Y no lo lamentaba. Asombrada de sí misma, conmocionada por el descubrimiento de aquella nueva sensación que la embargaba, entendió por fin los motivos de Luffy para elegirla y lo que el muy obstinado intentaba lograr. Nami no supo si agradecerle o romperle la cabeza. En todo caso, ni bien lo viese de nuevo lo decidiría.
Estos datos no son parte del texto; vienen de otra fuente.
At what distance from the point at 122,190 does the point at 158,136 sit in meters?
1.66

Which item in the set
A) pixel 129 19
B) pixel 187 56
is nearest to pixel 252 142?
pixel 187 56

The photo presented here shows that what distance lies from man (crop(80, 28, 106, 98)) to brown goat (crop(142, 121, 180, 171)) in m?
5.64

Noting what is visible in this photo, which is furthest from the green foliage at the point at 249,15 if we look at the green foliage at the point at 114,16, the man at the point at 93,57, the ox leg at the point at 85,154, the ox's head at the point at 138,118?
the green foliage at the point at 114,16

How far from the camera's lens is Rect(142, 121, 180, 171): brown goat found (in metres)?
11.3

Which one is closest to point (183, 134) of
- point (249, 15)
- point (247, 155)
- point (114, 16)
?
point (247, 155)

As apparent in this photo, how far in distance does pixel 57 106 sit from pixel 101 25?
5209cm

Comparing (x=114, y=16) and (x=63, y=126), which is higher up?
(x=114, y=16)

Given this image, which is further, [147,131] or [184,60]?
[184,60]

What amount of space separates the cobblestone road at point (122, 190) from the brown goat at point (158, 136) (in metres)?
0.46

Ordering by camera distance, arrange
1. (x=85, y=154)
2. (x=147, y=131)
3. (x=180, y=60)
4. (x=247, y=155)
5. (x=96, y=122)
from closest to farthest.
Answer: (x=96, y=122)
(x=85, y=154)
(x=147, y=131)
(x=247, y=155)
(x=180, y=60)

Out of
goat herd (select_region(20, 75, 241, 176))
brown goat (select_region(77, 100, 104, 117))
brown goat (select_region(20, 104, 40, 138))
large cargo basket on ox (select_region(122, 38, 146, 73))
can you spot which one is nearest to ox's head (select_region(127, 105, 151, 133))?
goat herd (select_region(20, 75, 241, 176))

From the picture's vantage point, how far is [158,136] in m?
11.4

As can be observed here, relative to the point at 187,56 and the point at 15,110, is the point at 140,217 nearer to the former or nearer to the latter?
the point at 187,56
Le resultaba a la vez agradable y extraño trazar en el plano el contorno de una isla con el ruido de las cacerolas de fondo, aun después de algunos días de llevar esa rutina. En su camarote sólo se colaba el sonido del mar y en su casa de Kokoyashi se oía el bullicio de los niños cuando jugaban en la calle, por eso todavía le costaba un poco habituarse a esa nueva cotidianidad junto a Sanji, tan diferente además a su relación anterior.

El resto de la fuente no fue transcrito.